══ Texto seleccionado ══

«César Borgia, llamado duque Valentino por el vulgo, adquirió el Estado con la fortuna de su padre, y con la de éste lo perdió, a pesar de haber empleado todos los medios imaginables y de haber hecho todo lo que un hombre prudente y hábil debe hacer para arraigar en un Estado que se ha obtenido con armas y apoyo ajenos».
El hombre en el que Maquiavelo se inspiró fundamentalmente -entre otros- para el modelo de gobernante que describió en su obra El príncipe (también citó a Fernando de Aragón pero éste le quedaba más lejano) fue, sin duda, uno de los grandes personajes del Renacimiento y, junto con los demás miembros de su familia, se convirtió en objeto de mil y un leyendas, unas con más base que otras. Grandes artistas como Leonardo, Miguel Ángel, Pinturicchio, Tiziano o El Bosco, entre otros, le tuvieron como mecenas a él o a los demás Borgia.
De hecho, la relación de César Borgia con el arte tiene un capítulo realmente curioso: algunos autores opinan que no sólo fue el modelo de El príncipe sino que sus rasgos faciales también fueron tomados por muchos artistas contemporáneos suyos para el rostro de Cristo. Hasta entonces, la iconografía cristiana había representado a Jesús de maneras diversas, desde el moscóforo imberbe inicial, que se mantuvo hasta el Medievo, al de barba y melena que se impuso luego por inspiración procedente de la franja sirio-palestina, pasando de una actitud majestuosa a la más humana que se introdujo en el Renacimiento.
Y, a decir de algunos, fue Leonardo el responsable. En 1502, el de Vinci había dejado el mecenazgo del milanés Ludovico Sforza para ponerse bajo el patrocinio de César, interesado en sus ingenios bélicos y, según se cuenta, en que inventase un veneno indetectable, método de cabecera en la Italia medieval y renacentista para deshacerse de enemigos o personajes incómodos.

═══
══ Conjunto de datos ══

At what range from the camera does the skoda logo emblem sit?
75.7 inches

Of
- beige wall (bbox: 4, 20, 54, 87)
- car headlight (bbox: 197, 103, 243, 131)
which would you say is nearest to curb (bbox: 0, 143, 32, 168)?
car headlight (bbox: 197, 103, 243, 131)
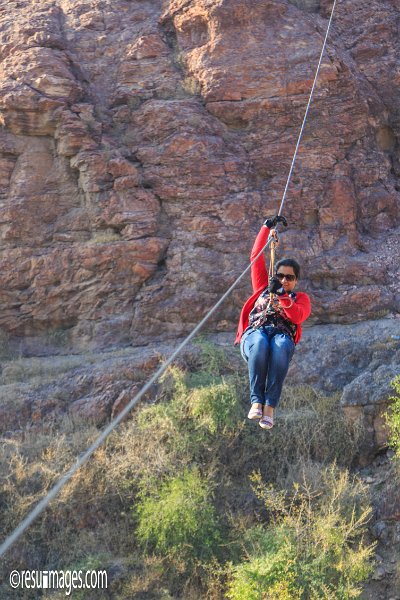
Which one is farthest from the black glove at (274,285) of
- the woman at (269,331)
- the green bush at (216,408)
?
the green bush at (216,408)

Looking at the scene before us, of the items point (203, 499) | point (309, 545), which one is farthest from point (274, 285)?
point (203, 499)

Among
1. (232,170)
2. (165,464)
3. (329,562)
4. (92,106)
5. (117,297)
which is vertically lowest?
(329,562)

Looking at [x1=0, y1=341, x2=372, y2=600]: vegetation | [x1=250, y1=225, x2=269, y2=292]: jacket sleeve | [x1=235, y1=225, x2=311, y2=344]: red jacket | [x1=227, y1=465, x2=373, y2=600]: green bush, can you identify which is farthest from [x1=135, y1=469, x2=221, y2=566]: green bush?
[x1=250, y1=225, x2=269, y2=292]: jacket sleeve

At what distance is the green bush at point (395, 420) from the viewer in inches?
384

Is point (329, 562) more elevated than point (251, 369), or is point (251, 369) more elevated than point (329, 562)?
point (251, 369)

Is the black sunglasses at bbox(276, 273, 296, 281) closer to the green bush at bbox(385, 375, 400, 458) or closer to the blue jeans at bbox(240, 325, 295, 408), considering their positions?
the blue jeans at bbox(240, 325, 295, 408)

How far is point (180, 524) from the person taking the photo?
9.05 metres

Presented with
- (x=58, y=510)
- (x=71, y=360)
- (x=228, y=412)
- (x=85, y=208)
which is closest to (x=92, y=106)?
(x=85, y=208)

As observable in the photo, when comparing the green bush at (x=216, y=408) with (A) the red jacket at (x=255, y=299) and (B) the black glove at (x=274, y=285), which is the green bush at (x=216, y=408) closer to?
(A) the red jacket at (x=255, y=299)

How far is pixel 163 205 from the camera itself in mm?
12953

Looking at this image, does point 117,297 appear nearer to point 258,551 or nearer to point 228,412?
point 228,412

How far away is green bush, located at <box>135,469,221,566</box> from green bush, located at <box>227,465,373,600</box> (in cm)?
55

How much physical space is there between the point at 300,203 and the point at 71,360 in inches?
204

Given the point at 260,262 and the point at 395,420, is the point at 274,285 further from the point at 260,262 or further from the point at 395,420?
the point at 395,420
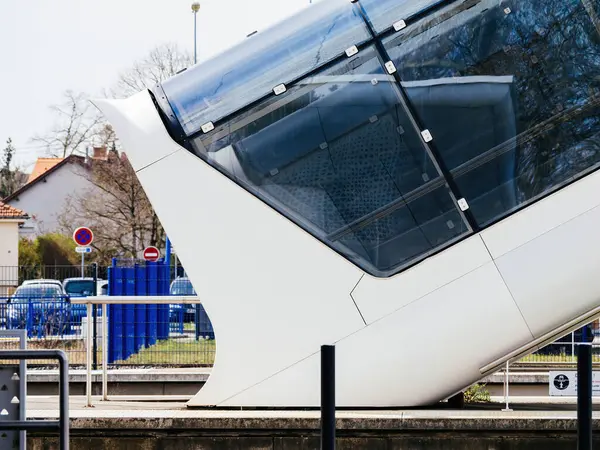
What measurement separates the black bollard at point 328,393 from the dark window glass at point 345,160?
2.54 m

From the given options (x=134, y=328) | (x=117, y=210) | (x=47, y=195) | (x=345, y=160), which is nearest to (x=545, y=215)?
(x=345, y=160)

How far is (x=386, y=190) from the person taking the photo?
27.8ft

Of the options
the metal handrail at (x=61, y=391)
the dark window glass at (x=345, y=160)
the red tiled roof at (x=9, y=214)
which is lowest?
the metal handrail at (x=61, y=391)

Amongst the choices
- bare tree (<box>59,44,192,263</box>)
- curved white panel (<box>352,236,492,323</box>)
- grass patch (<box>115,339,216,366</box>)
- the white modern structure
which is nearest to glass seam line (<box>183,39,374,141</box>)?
the white modern structure

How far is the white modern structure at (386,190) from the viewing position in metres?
8.34

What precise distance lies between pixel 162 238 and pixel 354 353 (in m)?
40.2

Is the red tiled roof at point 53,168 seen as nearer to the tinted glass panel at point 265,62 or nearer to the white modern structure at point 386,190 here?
the tinted glass panel at point 265,62

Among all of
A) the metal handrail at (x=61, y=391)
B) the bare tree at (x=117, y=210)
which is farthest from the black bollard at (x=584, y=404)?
the bare tree at (x=117, y=210)

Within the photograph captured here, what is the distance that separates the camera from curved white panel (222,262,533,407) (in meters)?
8.32

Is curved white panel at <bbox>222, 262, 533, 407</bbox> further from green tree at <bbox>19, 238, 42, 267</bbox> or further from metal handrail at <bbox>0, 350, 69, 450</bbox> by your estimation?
green tree at <bbox>19, 238, 42, 267</bbox>

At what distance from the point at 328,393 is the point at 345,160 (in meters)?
2.94

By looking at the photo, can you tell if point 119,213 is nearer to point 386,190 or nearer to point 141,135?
point 141,135

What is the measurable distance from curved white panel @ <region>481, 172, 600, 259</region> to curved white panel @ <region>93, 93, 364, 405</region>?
3.79 ft

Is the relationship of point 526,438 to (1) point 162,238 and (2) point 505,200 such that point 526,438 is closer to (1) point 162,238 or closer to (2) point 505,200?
(2) point 505,200
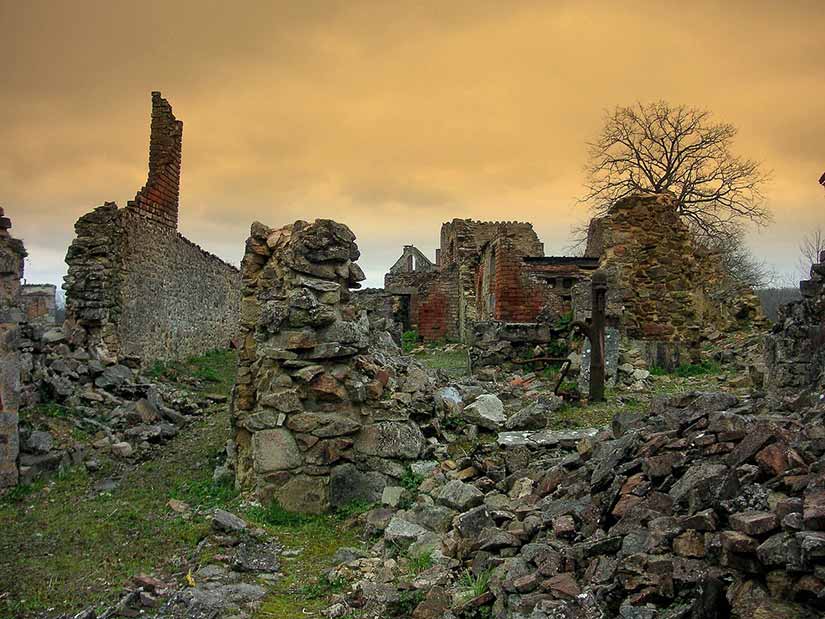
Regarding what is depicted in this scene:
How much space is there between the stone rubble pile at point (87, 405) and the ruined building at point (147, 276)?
2.85 feet

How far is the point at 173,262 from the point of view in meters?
16.0

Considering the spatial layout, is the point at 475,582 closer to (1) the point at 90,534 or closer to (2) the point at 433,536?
(2) the point at 433,536

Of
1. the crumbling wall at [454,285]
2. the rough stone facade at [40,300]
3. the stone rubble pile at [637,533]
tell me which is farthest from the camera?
the crumbling wall at [454,285]

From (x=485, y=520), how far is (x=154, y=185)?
12688 mm

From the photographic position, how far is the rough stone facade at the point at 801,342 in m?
6.50

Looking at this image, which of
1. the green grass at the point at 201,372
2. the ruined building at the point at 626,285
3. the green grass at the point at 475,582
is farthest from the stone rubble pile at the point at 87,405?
the ruined building at the point at 626,285

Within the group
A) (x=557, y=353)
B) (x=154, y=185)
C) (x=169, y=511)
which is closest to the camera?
(x=169, y=511)

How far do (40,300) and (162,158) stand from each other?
651 centimetres

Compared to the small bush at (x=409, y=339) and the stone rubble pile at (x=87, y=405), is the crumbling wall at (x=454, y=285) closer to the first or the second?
the small bush at (x=409, y=339)

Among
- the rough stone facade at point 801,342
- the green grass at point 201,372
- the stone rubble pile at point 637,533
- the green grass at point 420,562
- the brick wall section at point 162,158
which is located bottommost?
the green grass at point 420,562

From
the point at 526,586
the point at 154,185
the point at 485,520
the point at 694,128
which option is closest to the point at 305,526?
the point at 485,520

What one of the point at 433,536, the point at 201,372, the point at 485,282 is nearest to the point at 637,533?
the point at 433,536

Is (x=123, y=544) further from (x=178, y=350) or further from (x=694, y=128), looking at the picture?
(x=694, y=128)

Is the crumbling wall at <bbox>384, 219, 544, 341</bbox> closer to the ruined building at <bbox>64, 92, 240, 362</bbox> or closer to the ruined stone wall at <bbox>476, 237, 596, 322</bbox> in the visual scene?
the ruined stone wall at <bbox>476, 237, 596, 322</bbox>
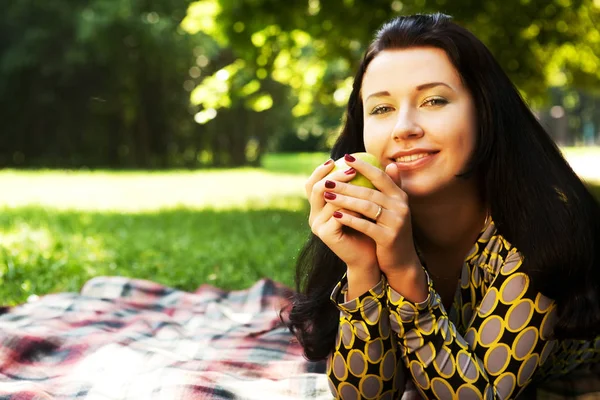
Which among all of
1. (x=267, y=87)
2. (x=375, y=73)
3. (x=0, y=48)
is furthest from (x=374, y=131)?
(x=0, y=48)

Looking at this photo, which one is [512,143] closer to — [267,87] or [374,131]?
[374,131]

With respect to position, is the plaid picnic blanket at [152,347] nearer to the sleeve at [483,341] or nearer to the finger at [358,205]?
the sleeve at [483,341]

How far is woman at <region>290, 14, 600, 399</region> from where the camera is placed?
2096 mm

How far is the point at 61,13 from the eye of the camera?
26.7 metres

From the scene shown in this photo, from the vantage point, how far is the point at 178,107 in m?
28.6

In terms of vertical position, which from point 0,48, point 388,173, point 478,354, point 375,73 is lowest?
point 478,354

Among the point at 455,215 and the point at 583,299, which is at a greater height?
the point at 455,215

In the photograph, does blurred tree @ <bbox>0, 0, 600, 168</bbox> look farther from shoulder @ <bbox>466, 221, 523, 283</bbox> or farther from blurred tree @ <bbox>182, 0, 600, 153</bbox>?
shoulder @ <bbox>466, 221, 523, 283</bbox>

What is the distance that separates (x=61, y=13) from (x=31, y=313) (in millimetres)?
24749

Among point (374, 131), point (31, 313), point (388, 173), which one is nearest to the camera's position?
point (388, 173)

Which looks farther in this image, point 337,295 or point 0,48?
point 0,48

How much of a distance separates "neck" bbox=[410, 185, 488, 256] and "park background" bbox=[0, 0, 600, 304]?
526 millimetres

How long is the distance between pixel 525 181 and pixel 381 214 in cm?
58

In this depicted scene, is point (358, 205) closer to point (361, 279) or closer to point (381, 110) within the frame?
point (361, 279)
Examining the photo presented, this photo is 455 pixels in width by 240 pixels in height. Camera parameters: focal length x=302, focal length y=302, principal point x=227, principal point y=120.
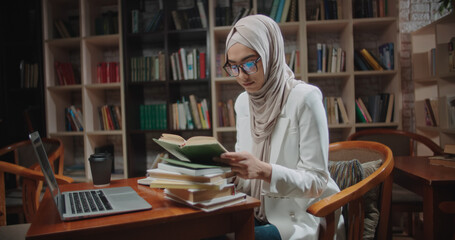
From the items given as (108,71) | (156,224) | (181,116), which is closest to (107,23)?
(108,71)

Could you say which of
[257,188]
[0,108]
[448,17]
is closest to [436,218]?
[257,188]

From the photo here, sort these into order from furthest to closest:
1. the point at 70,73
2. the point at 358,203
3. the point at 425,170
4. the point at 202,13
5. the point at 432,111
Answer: the point at 70,73 → the point at 202,13 → the point at 432,111 → the point at 425,170 → the point at 358,203

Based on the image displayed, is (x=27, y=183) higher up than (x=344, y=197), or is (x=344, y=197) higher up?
(x=344, y=197)

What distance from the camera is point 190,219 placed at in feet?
2.80

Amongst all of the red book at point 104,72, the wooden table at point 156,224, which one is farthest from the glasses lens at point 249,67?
the red book at point 104,72

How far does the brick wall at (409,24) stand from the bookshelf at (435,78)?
0.52ft

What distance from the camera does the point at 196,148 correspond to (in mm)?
812

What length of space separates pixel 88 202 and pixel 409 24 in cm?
341

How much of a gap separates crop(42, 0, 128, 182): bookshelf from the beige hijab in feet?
7.09

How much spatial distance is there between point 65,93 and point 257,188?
3083 millimetres

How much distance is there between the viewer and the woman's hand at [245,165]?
2.87 ft

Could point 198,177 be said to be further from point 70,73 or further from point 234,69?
point 70,73

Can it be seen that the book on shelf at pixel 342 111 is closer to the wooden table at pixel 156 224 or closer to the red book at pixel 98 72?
the wooden table at pixel 156 224

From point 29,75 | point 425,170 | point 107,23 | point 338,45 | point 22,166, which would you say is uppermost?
point 107,23
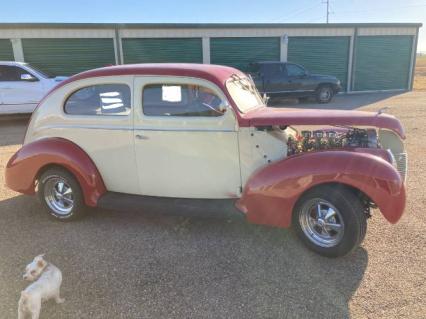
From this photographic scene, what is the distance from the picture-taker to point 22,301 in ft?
8.57

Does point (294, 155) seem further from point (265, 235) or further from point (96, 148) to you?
point (96, 148)

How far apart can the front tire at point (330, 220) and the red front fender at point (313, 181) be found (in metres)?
0.10

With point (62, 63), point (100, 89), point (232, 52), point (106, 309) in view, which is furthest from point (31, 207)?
point (232, 52)

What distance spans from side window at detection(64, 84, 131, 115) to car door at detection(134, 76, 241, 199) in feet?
0.63

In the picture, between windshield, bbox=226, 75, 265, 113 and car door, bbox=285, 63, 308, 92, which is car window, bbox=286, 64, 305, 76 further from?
windshield, bbox=226, 75, 265, 113

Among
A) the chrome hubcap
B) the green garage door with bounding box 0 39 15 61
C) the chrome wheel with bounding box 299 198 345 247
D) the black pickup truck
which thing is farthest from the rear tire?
the green garage door with bounding box 0 39 15 61

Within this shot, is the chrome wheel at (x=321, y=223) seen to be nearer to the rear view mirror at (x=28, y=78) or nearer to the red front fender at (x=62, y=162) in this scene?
the red front fender at (x=62, y=162)

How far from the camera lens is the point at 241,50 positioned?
17375mm


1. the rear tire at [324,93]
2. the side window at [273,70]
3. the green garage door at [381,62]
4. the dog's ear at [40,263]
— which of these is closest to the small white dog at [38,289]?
the dog's ear at [40,263]

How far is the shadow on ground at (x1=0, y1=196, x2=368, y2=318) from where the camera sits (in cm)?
286

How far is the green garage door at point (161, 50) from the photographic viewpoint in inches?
640

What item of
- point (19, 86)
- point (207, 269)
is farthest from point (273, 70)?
point (207, 269)

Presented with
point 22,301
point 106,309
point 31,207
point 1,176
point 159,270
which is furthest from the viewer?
point 1,176

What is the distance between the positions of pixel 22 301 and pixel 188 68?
2.66 metres
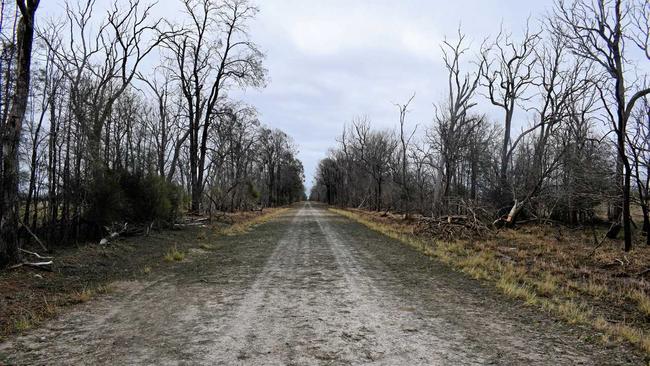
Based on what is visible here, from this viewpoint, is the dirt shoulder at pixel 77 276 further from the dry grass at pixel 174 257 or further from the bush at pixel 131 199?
the bush at pixel 131 199

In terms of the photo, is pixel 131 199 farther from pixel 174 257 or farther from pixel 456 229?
pixel 456 229

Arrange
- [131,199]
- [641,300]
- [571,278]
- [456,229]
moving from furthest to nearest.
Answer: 1. [456,229]
2. [131,199]
3. [571,278]
4. [641,300]

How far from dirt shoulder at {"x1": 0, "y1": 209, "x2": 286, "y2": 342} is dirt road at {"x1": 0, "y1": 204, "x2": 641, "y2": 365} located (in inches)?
12.9

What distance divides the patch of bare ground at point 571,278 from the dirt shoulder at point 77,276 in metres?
7.04

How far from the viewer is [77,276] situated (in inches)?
343

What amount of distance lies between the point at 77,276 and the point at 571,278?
419 inches

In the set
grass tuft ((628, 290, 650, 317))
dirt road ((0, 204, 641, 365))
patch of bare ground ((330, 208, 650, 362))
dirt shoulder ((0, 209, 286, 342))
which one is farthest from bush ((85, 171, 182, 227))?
grass tuft ((628, 290, 650, 317))

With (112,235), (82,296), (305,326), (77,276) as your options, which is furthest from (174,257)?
(305,326)

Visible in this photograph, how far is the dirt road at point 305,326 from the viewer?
4.49 metres

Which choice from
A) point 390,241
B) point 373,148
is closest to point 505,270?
point 390,241

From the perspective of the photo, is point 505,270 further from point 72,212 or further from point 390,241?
point 72,212

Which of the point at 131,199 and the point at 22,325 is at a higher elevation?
the point at 131,199

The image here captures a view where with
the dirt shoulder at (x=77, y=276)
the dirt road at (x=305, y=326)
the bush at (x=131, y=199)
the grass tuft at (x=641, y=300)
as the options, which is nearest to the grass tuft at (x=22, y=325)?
the dirt shoulder at (x=77, y=276)

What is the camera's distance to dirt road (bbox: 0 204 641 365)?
4.49m
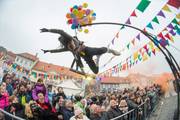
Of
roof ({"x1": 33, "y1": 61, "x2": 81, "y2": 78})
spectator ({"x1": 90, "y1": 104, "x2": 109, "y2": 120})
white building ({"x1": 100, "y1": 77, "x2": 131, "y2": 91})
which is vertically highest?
roof ({"x1": 33, "y1": 61, "x2": 81, "y2": 78})

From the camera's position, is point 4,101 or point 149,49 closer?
point 4,101

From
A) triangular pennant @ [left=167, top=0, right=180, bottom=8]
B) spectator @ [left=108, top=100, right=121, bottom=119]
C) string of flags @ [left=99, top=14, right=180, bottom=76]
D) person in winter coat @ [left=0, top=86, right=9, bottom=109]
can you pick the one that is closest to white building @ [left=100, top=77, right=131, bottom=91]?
string of flags @ [left=99, top=14, right=180, bottom=76]

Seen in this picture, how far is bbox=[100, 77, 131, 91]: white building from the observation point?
9.81 m

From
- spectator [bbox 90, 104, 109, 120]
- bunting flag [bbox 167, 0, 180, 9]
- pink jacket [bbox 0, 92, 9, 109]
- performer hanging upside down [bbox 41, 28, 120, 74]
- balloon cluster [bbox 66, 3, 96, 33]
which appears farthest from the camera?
performer hanging upside down [bbox 41, 28, 120, 74]

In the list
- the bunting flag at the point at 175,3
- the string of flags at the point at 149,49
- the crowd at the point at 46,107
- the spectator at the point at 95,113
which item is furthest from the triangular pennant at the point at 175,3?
the spectator at the point at 95,113

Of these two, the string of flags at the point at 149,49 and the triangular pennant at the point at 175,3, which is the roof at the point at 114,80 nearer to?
the string of flags at the point at 149,49

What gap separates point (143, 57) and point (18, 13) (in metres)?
3.66

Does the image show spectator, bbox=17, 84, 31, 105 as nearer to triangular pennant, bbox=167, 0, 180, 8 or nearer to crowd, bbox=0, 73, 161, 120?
crowd, bbox=0, 73, 161, 120

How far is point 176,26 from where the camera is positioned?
7.78 m

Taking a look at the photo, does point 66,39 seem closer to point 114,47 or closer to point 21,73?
point 114,47

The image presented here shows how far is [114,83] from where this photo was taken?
10.1 meters

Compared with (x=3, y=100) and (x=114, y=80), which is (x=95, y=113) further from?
(x=114, y=80)

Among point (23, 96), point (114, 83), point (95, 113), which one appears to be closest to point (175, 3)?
point (95, 113)

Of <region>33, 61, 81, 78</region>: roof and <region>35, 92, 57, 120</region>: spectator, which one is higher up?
<region>33, 61, 81, 78</region>: roof
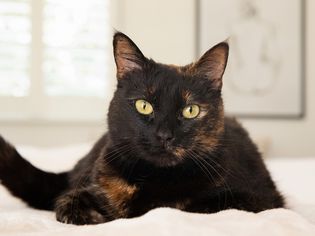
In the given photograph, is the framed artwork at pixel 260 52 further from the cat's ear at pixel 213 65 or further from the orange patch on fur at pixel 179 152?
the orange patch on fur at pixel 179 152

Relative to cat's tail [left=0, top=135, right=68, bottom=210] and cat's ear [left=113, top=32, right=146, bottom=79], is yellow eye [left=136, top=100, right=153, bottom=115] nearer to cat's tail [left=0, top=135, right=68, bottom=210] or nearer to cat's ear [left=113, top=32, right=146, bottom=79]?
cat's ear [left=113, top=32, right=146, bottom=79]

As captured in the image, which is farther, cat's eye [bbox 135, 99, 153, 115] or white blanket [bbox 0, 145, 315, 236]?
cat's eye [bbox 135, 99, 153, 115]

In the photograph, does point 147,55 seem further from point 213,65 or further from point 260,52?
point 213,65

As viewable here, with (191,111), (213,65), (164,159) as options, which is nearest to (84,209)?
(164,159)

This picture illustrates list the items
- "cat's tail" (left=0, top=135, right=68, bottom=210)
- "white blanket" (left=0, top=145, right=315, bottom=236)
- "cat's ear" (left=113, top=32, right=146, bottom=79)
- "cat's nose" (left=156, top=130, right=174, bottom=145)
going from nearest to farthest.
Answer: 1. "white blanket" (left=0, top=145, right=315, bottom=236)
2. "cat's nose" (left=156, top=130, right=174, bottom=145)
3. "cat's ear" (left=113, top=32, right=146, bottom=79)
4. "cat's tail" (left=0, top=135, right=68, bottom=210)

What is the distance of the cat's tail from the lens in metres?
1.30

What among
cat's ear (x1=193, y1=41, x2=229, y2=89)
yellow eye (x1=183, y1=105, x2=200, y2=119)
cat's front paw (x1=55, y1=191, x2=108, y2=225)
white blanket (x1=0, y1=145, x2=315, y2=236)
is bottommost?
cat's front paw (x1=55, y1=191, x2=108, y2=225)

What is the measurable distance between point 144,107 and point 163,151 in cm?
11

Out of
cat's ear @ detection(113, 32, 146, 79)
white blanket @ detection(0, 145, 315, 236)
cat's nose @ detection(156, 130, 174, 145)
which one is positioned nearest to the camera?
white blanket @ detection(0, 145, 315, 236)

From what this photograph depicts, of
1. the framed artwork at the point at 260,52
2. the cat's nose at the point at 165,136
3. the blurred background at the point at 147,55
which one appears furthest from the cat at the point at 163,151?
the framed artwork at the point at 260,52

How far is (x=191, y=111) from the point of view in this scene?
1071 millimetres

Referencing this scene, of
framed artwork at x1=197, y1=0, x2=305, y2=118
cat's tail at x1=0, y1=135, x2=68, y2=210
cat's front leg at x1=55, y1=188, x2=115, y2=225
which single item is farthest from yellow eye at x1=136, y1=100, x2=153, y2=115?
framed artwork at x1=197, y1=0, x2=305, y2=118

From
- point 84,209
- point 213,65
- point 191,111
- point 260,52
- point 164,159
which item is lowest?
point 84,209

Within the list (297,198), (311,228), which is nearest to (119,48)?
(311,228)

═══

§ Tareas
**1)** Conteste brevemente, según el texto sobre César Borgia:
(a) ¿Con qué nombre conocía el vulgo a César Borgia?
(b) ¿En qué año dejó Leonardo el mecenazgo de Ludovico Sforza?
(c) ¿De qué zona procedía la inspiración para representar a Jesús con barba y melena?
**2)** En el texto sobre César Borgia, sustituya "Medievo" por "Medioevo" en el fragmento comprendido entre "De hecho, la" y "en el Renacimiento.", ambos inclusive, y escríbalo completo.
Las entradas no guardan relación alguna con el texto sobre César Borgia.

§ Respuestas por tarea
**1)**
(a) Duque Valentino.
(b) En 1502.
(c) De la franja sirio-palestina.

**2)**
De hecho, la relación de César Borgia con el arte tiene un capítulo realmente curioso: algunos autores opinan que no sólo fue el modelo de El príncipe sino que sus rasgos faciales también fueron tomados por muchos artistas contemporáneos suyos para el rostro de Cristo. Hasta entonces, la iconografía cristiana había representado a Jesús de maneras diversas, desde el moscóforo imberbe inicial, que se mantuvo hasta el Medioevo, al de barba y melena que se impuso luego por inspiración procedente de la franja sirio-palestina, pasando de una actitud majestuosa a la más humana que se introdujo en el Renacimiento.